Amazon’s annual technology event AWS re:Invent kicked off on Monday, and throughout the week the company has been making exciting announcements at the event.
The latest highlights from the event include:
Amazon previews OpenSearch Serverless
This new offering will enable customers to do analytics on their data without having to manage any of the underlying infrastructure. The platform will automatically provision and scale underlying resources for the user.
A benefit of the platform is that users don’t even have to take into account factors like frequency and complexity of queries, or the volume of data, as these can be difficult to predict in advance.
AWS DataZone announced
The new solution will make it easy to catalog, discover, share, and govern data that is stored across AWS, on-premises, or third-party sources.
It uses machine learning to suggest metadata for datasets and improve over time by training on the customer’s data taxonomy and preferences.

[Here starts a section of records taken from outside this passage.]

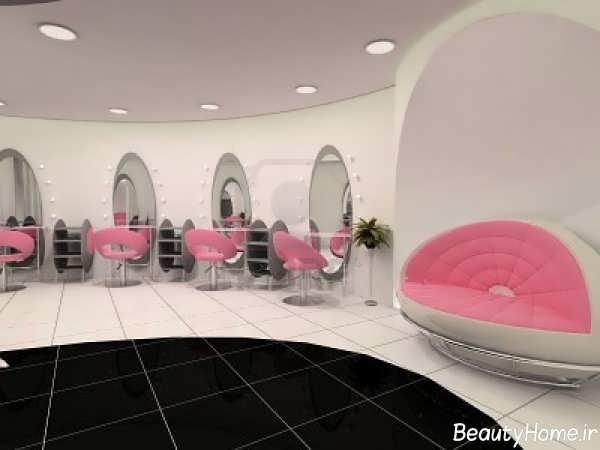 طراحی دکوراسیون داخلی آرایشگاه زنانه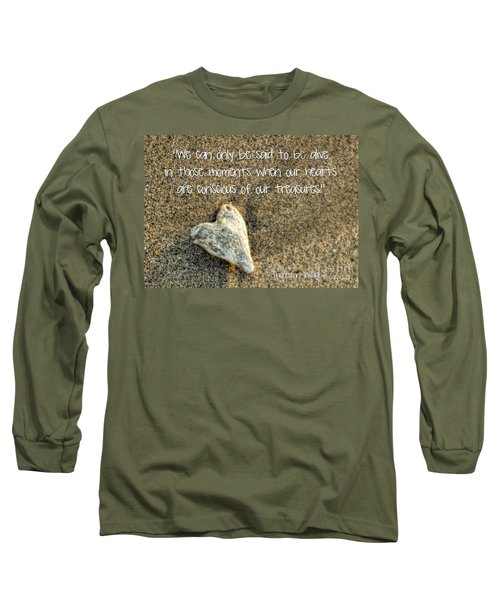 Treasured Heart Long Sleeve T-Shirt by Peggy Hughes
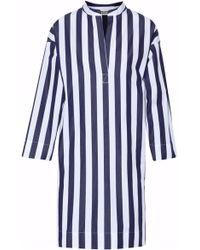 Sleepy Jones - Striped Cotton Night Dress - Lyst
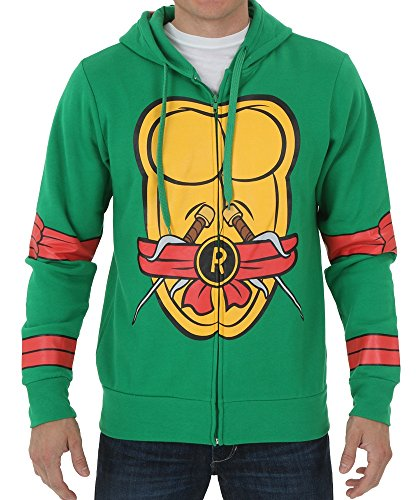 Teenage Mutant Ninja Turtles I Am Raphael Costume Zip Hoodie Size X-Large Color Raphael (Teenage Mutant Ninja Turtle Raphael Adult Mask)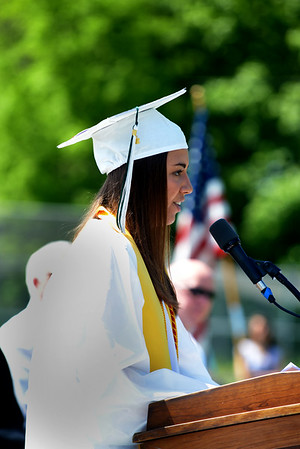 JIM VAIKNORAS/Staff photo Victoria Soucy gives the Valedictorian  Address  at  Pentucket high graduation Saturday.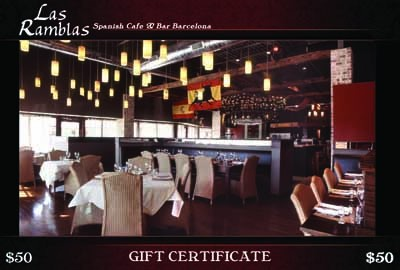 Las Ramblas - Authentic Spanish Tapas cuisine with a warm dcor genuine to restaurants of Spain. Vast selection of both modern and traditional Tapas, paellas and Spanish wines. - 2400 Park Road , in the Courtyard Shopping Center. 704-335-8444 - Open Monday-Saturday, - bar 4 p.m., cafe at 5 p.m. - Gift certificates can be purchased online, in person or over the phone. - www.LasRamblasCafe.com
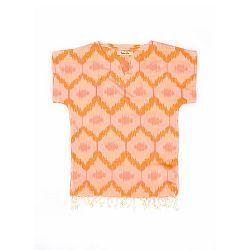 Oranžová plážová tunika z bavlny a bambusu Begonville Juicy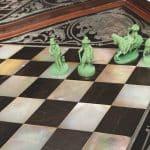 Sällskapsspel för 400 år sedan liknade de vi har idag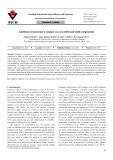 Xanthium strumarium L. impact on corn yield and yield components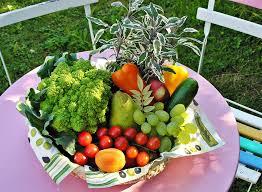 buah-dan-sayuran-kaya-manfaat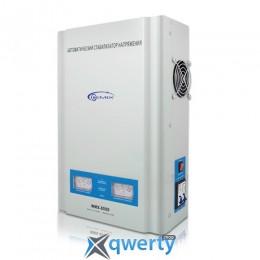 GEMIX WMX-10000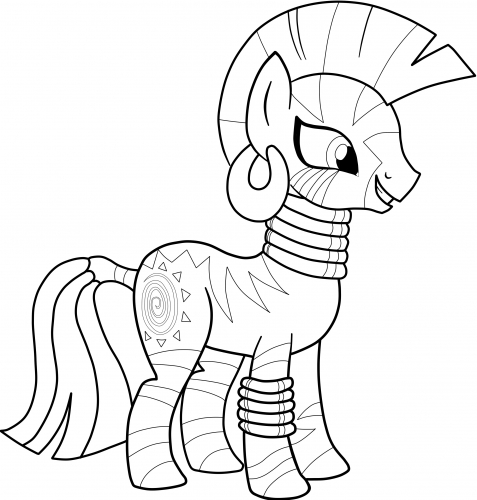 My Little Pony Zecora Coloring Pages : Mlp ms paint coloring pages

It also enables administrators to set the appropriate privilege levels for users to ensure that engineers, data scientists, product managers, analysts, and business users can access the data they need.
Integrations in Amazon Aurora with Amazon Redshift and Apache Spark
These two new integrations make it easier for customers to analyze their data across different storage locations, without having to move that data to do so. Typically, a user would need to perform extract, transform, and load (ETL) on that data.
Amazon is trying to move its customers toward a zero-ETL future, and these new capabilities help bring them a step closer to that.
“The vastness and complexity of data that customers manage today means they cannot analyze and explore it with a single technology or even a small set of tools. Many of our customers rely on multiple AWS database and analytics services to extract value from their data, and ensuring they have access to the right tool for the job is important to their success,” said Swami Sivasubramanian, vice president of Databases, Analytics, and Machine Learning at AWS. “The new capabilities announced today help us move customers toward a zero-ETL future on AWS, reducing the need to manually move or transform data between services. By eliminating ETL and other data movement tasks for our customers, we are freeing them to focus on analyzing data and driving new insights for their business—regardless of the size and complexity of their organization and data.”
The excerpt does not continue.